David Moskowitz has come a long way in four years — finishing nursing school, co-oping at Cincinnati Children's Hospital Medical Center and being cleared of the rare neurological disorder that nearly killed him his senior year of high school.
"I made it," Moskowitz said. "I graduated and I'm thriving right now. I'm doing the best I have out of these past four years."
Now, Moskowitz has landed a job in the specialized intensive care unit at Cincinnati Children's where he was once a patient. He takes his boards this summer.
"I just love learning from them and everyone there is really smart," Moskowitz said. "I can just be there for my patients, be able to provide empathy for them and sit down with them and be like 'I've been there.'"

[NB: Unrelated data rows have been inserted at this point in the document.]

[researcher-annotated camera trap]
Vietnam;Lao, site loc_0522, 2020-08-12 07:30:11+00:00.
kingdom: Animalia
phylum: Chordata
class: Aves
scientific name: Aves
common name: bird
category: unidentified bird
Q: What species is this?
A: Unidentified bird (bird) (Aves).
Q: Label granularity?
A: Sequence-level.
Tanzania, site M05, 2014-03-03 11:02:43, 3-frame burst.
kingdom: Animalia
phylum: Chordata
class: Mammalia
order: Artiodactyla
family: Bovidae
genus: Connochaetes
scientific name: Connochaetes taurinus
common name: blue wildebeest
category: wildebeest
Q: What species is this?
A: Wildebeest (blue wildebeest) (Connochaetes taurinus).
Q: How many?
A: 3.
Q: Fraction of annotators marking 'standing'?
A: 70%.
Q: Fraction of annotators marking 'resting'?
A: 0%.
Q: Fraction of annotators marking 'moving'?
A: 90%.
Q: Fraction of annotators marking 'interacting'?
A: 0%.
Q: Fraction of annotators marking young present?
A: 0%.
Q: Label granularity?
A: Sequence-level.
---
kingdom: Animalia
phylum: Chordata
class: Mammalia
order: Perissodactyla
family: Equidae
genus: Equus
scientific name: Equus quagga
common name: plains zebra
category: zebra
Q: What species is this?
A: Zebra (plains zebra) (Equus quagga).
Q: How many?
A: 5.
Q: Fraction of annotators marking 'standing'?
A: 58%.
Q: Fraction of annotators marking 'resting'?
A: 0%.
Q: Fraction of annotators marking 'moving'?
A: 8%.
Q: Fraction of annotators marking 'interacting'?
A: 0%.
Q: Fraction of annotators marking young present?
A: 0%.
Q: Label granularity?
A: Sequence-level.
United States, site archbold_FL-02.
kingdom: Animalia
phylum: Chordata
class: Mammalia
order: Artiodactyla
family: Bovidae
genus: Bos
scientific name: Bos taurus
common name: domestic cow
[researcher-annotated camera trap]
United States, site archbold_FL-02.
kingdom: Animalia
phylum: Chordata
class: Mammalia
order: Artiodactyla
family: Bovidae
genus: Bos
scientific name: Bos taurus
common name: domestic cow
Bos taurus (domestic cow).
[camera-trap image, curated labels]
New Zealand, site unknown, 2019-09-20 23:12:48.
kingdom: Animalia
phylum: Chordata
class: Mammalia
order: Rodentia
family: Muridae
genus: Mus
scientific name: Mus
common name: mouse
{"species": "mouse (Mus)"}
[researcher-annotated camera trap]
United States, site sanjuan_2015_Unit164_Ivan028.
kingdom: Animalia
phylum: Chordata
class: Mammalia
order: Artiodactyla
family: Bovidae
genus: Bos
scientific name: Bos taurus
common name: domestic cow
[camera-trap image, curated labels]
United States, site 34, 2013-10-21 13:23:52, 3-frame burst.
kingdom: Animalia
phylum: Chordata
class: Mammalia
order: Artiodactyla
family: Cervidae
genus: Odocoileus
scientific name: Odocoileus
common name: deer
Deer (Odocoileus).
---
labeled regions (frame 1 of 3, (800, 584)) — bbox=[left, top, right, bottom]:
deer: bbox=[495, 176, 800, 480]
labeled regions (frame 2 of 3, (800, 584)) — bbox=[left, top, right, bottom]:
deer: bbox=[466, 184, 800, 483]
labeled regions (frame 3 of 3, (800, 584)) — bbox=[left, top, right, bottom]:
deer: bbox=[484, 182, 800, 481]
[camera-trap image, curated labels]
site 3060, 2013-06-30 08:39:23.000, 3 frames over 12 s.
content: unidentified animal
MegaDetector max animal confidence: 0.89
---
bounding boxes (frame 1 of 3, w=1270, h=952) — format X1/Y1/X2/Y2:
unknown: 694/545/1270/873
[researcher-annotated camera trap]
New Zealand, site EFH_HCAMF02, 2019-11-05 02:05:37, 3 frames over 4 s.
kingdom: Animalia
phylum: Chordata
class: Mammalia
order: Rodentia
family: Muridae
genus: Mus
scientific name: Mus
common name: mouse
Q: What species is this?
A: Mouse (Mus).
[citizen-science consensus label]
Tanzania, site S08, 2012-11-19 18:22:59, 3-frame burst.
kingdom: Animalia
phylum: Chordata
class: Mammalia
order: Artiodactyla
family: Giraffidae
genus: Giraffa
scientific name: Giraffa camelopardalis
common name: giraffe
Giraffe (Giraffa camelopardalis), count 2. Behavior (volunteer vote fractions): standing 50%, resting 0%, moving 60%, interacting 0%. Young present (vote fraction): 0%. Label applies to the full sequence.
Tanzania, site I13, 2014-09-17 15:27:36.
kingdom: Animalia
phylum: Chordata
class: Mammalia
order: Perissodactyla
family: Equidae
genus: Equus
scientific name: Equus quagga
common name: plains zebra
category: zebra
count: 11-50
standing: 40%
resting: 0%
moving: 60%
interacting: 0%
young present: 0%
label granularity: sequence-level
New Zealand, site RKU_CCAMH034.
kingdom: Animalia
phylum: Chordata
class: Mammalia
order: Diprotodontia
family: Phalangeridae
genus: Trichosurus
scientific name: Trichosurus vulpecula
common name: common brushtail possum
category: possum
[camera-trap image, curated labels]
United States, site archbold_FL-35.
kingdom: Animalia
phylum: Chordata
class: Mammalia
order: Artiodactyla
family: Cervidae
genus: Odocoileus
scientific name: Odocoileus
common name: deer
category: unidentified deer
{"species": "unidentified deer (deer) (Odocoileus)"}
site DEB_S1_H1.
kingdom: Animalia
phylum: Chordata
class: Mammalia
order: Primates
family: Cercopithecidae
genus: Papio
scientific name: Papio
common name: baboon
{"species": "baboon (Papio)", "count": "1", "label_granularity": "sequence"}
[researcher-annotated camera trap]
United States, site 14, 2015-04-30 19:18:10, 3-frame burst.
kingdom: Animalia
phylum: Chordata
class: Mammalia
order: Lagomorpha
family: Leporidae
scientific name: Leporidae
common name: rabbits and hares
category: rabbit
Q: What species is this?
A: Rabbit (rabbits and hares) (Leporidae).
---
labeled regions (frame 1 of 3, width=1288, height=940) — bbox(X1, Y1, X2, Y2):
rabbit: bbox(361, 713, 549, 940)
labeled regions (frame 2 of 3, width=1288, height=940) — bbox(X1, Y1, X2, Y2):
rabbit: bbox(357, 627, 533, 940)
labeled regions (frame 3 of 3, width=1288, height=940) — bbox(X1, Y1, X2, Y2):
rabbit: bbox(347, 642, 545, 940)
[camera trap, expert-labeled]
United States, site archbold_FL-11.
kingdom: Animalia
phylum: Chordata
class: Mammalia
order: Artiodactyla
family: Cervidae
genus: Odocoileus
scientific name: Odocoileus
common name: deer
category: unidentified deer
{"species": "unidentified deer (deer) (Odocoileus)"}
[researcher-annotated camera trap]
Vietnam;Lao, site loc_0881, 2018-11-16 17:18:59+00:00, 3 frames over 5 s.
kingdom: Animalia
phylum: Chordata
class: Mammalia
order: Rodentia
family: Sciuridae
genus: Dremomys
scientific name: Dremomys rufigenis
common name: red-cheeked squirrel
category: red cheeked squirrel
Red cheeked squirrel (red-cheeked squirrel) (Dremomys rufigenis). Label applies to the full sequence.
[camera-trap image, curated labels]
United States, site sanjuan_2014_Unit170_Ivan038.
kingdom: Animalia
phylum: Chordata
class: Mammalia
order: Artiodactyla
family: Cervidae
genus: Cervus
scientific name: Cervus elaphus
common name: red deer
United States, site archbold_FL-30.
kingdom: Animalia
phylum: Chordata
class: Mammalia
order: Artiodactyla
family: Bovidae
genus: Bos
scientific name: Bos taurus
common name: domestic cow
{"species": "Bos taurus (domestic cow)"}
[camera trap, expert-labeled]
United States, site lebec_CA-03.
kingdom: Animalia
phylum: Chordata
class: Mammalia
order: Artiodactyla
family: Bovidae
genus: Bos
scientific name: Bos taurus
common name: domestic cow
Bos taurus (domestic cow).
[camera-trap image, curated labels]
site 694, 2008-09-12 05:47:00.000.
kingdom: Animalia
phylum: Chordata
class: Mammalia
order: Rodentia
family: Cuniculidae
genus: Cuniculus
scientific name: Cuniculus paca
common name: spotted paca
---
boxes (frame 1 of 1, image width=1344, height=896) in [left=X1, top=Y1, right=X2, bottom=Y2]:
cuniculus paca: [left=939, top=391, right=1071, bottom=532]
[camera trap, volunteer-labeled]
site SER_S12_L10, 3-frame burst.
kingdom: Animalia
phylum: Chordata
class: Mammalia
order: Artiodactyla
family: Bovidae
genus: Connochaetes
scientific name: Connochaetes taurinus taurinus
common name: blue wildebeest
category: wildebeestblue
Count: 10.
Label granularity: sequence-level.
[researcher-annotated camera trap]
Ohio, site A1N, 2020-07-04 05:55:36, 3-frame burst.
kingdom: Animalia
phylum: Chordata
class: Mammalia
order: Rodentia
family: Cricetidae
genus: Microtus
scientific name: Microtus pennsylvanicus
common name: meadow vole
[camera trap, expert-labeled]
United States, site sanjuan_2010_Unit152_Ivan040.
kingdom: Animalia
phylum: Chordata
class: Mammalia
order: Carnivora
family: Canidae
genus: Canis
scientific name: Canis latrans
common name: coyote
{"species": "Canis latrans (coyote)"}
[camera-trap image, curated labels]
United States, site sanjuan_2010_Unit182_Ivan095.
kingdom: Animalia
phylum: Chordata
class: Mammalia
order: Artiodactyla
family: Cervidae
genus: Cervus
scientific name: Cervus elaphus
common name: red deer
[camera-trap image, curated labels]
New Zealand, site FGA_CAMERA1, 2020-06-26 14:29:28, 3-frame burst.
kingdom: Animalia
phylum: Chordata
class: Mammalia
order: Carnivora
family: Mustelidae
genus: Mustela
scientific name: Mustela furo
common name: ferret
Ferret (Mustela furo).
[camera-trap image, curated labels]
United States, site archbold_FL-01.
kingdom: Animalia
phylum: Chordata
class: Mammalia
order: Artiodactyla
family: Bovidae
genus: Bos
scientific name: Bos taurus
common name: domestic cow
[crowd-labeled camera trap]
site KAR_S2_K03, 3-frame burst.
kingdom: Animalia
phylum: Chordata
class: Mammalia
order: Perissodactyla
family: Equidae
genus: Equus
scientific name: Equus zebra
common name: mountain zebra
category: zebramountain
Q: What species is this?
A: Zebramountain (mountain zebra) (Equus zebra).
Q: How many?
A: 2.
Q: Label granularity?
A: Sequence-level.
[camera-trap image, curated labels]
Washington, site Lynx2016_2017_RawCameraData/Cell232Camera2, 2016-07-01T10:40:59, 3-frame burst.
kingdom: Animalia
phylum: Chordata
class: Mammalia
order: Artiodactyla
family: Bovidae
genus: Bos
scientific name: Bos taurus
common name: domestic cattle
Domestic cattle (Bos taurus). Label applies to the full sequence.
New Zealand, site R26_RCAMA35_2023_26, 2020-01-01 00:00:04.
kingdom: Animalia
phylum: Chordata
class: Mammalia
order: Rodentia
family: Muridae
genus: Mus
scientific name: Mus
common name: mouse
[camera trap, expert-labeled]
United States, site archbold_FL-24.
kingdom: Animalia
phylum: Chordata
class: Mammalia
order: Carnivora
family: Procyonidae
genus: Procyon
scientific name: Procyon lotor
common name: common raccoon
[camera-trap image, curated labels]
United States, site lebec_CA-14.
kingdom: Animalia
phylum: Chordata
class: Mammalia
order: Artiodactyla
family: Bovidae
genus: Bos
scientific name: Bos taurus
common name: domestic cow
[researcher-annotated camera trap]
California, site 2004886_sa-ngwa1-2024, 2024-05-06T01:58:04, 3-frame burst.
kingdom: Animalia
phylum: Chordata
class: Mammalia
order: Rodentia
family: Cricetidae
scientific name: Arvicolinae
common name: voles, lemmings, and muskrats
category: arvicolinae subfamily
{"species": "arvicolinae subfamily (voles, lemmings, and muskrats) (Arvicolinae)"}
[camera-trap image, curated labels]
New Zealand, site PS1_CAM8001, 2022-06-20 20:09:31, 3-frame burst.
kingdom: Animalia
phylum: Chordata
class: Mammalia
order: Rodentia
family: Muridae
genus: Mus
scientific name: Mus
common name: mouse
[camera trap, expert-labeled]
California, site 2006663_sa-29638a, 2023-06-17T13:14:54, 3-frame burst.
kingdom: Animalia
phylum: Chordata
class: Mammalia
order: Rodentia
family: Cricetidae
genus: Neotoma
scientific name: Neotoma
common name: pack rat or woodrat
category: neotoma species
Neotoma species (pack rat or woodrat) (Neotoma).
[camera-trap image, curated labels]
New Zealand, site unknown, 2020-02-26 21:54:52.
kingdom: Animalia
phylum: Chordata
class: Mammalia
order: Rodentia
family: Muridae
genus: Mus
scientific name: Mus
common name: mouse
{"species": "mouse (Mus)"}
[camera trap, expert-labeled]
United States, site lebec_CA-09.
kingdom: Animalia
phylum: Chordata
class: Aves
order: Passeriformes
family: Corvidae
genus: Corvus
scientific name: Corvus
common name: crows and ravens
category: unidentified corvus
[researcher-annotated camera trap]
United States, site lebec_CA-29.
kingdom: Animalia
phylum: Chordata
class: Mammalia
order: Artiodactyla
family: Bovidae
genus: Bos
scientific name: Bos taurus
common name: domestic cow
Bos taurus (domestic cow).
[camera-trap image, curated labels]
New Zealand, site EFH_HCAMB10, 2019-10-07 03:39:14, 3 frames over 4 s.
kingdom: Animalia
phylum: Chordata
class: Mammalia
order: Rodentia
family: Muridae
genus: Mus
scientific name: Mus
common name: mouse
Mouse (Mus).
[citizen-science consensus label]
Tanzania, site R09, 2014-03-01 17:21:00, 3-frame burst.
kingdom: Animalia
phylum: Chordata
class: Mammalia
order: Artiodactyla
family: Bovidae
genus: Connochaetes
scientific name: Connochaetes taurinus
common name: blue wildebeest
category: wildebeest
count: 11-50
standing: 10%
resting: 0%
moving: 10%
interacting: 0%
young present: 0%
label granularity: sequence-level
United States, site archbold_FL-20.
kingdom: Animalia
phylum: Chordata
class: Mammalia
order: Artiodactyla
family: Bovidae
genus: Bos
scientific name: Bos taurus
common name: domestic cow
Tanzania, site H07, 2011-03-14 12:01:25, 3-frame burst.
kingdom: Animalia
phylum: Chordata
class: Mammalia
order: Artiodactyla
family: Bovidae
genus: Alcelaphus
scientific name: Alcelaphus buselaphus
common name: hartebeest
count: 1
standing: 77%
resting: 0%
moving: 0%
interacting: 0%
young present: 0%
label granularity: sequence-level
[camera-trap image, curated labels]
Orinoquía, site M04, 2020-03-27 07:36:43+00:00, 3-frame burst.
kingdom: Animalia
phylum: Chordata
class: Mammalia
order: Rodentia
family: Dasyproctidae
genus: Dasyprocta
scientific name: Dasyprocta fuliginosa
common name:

In his senior year at Sycamore, then-17-year-old Moskowitz woke up one weekend with tingling on the right side of his face. He went to lacrosse practice and took an exam at school. The tingling didn't go away. Then he got an MRI that showed a life-threatening issue in his brain. An ambulance rushed him to Cincinnati Children's Hospital Medical Center where he was diagnosed with hereditary hemorrhagic telangiectasia, a genetic birth disorder sometimes known as Osler-Weber-Rendu disease and Osler-Weber-Rendu syndrome. His twin brother Jack has it too.
"Nothing challenges you like getting hospitalized ... almost fighting for your life and almost dying," Moskowitz said.
Student-athletes across the Tri-State started showing up to support Moskowitz, wearing and posting #DavidStrong and #GiveItUpfor16. Moskowitz said that support helped him through tough times and loneliness while in the hospital.
He called this summer the start of a new journey after plenty of lows the last four years, but highs that include his recent award and a renewed focus on his mission to spread awareness about pediatric strokes and prevention.
"At times, I questioned, like, are we done with this? Is it time to move on with my life and be the best nurse I can be?" Moskowitz said. "This award helped me realize that I still can make a difference in this world, my story still matters."
May is National Stroke Awareness Month.